Great Publishing Wins
All of these changes point towards an increased criticality in activities bucketed under “publishing” in our industry. The traditional thinking in console/PC games (as well as film and TV) has been that developers create hits and publishers magnify them. With this next step-change, that rule seems likely to fall. Publishers (both pure-play publishers and developer-publishers) and their networks of players, have the potential to become king-makers just as distributors (Valve, Walmart, etc) were when ecosystems were closed.
Increased randomness means increased risk, but this will be almost exactly offset by a comparable reduction in development costs - we have N-times the number of games in part because we’re able to make that many with the same inputs. The benefits of those reduced costs will accrue mostly to the capital-allocating publishers in console/PC games because competition among developers for publishing dollars will become more intense as the number of developers skyrockets. Smaller, pure-developers get punished post-Ai. Their budgets go down which has unpleasant implications to their operations, they face more competition, and the risk of each title goes up. That’s a nasty combination. Maintaining a portfolio of games remains the way to stability navigate a climate like this one.

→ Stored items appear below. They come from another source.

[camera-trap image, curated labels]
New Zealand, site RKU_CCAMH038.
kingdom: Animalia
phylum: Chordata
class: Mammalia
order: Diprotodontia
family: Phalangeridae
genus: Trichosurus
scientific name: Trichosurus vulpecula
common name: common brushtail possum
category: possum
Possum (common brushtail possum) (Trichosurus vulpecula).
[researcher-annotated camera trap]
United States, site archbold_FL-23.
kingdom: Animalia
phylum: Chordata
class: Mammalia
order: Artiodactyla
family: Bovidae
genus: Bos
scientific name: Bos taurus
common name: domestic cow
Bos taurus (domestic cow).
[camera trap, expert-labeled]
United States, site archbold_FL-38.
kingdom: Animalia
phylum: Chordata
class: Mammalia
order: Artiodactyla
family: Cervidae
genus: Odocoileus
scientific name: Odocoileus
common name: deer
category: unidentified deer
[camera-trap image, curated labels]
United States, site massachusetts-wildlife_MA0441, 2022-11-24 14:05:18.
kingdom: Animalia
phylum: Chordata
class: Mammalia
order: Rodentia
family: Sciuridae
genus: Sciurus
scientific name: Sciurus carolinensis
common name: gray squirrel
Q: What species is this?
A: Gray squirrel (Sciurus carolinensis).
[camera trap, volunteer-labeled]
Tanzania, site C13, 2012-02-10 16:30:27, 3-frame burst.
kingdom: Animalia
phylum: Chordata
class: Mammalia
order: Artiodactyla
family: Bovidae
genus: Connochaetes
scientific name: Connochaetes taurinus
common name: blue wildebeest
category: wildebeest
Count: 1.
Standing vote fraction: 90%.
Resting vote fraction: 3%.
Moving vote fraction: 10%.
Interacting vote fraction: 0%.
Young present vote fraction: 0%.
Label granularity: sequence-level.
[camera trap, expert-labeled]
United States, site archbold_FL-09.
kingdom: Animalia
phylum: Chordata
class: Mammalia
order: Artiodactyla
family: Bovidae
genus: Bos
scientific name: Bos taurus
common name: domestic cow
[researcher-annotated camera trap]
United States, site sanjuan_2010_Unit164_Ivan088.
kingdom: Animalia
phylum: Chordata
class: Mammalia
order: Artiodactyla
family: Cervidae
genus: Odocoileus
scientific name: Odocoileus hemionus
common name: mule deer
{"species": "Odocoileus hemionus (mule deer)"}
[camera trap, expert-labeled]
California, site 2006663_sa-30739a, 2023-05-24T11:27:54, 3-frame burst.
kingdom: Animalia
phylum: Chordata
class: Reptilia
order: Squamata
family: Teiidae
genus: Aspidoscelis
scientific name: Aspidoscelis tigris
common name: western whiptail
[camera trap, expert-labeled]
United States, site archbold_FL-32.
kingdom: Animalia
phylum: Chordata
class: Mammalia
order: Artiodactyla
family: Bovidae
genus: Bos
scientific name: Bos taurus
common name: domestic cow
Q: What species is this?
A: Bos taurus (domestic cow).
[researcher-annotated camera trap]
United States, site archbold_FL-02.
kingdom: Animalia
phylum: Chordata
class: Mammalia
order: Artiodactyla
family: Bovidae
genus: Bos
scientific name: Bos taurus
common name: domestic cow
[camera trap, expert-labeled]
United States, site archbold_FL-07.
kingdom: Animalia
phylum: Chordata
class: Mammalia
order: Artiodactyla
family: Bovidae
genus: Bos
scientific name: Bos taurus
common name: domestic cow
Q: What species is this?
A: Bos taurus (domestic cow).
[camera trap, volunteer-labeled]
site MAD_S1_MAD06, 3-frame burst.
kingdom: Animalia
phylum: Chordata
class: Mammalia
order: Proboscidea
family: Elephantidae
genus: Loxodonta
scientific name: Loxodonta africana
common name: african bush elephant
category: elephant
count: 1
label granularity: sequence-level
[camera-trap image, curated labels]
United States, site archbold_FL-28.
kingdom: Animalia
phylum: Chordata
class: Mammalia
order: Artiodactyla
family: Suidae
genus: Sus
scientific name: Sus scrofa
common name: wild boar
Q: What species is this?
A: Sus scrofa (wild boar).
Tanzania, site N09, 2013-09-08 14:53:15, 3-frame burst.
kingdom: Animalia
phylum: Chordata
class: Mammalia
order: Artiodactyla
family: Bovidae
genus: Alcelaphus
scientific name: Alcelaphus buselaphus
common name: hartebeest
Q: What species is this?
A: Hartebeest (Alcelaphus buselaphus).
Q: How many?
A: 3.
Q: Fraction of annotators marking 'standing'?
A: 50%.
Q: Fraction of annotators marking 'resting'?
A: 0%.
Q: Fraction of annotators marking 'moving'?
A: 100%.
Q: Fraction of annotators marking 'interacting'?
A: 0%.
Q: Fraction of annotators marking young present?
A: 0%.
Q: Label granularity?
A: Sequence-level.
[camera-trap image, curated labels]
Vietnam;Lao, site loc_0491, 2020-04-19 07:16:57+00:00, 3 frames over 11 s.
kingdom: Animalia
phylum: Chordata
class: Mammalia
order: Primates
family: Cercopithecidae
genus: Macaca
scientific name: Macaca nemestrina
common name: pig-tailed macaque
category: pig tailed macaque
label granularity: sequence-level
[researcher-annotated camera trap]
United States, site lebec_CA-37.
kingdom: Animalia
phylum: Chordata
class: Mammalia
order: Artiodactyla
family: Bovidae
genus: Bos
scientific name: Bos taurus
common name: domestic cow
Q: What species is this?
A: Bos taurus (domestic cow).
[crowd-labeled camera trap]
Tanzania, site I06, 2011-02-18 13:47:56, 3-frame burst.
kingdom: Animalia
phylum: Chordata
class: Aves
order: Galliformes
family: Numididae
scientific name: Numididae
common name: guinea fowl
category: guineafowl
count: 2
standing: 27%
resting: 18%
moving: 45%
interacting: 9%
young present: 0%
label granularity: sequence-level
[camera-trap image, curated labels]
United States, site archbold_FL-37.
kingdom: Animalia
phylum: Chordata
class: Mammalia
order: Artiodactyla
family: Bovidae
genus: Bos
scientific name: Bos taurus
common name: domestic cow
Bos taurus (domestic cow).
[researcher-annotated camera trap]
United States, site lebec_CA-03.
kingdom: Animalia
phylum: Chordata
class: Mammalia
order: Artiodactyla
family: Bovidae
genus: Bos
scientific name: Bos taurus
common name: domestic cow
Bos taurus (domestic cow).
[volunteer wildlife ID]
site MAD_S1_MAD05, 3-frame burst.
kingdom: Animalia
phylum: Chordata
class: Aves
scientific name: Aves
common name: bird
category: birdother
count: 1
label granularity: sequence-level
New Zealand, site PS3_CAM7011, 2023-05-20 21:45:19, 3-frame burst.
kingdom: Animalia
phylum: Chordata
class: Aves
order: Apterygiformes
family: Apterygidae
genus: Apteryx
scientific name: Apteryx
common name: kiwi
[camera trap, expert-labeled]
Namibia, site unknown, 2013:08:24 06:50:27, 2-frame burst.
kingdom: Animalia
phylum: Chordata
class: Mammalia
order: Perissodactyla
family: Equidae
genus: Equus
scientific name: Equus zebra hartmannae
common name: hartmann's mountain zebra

It’s really a perfect setup for the publishing side of the business to not only have greater impact but also capture the new value created. App store optimization, building a network of players, marketing, PR, CRM, price-management, geo-targeting, etc are all about to become between N-times more impactful. The quality-per-dollar-spent and the ability to have greater impact are multiplicative and then the resulting network of players is compounding with each title.
This is a personal blog, so let me conclude with a personal angle. I’ve always been a developer at heart - a maker of stuff and never really interested in the publishing business. What is about to happen strikes me as incredible exciting, though. I suspect game publishing will also go through a massive disruption in the process - new entrants will more quickly position themselves to leverage the potential and pre-Ai publishers will get run over by their more agile competitors. I hope the innovation will also happen inside of self-publishing developers and not just pure-play publishers. With a little luck, we’ll see cartels of developers form publishing arms to achieve the necessary risk diversification rather than having the mega-pubs reap all the upside.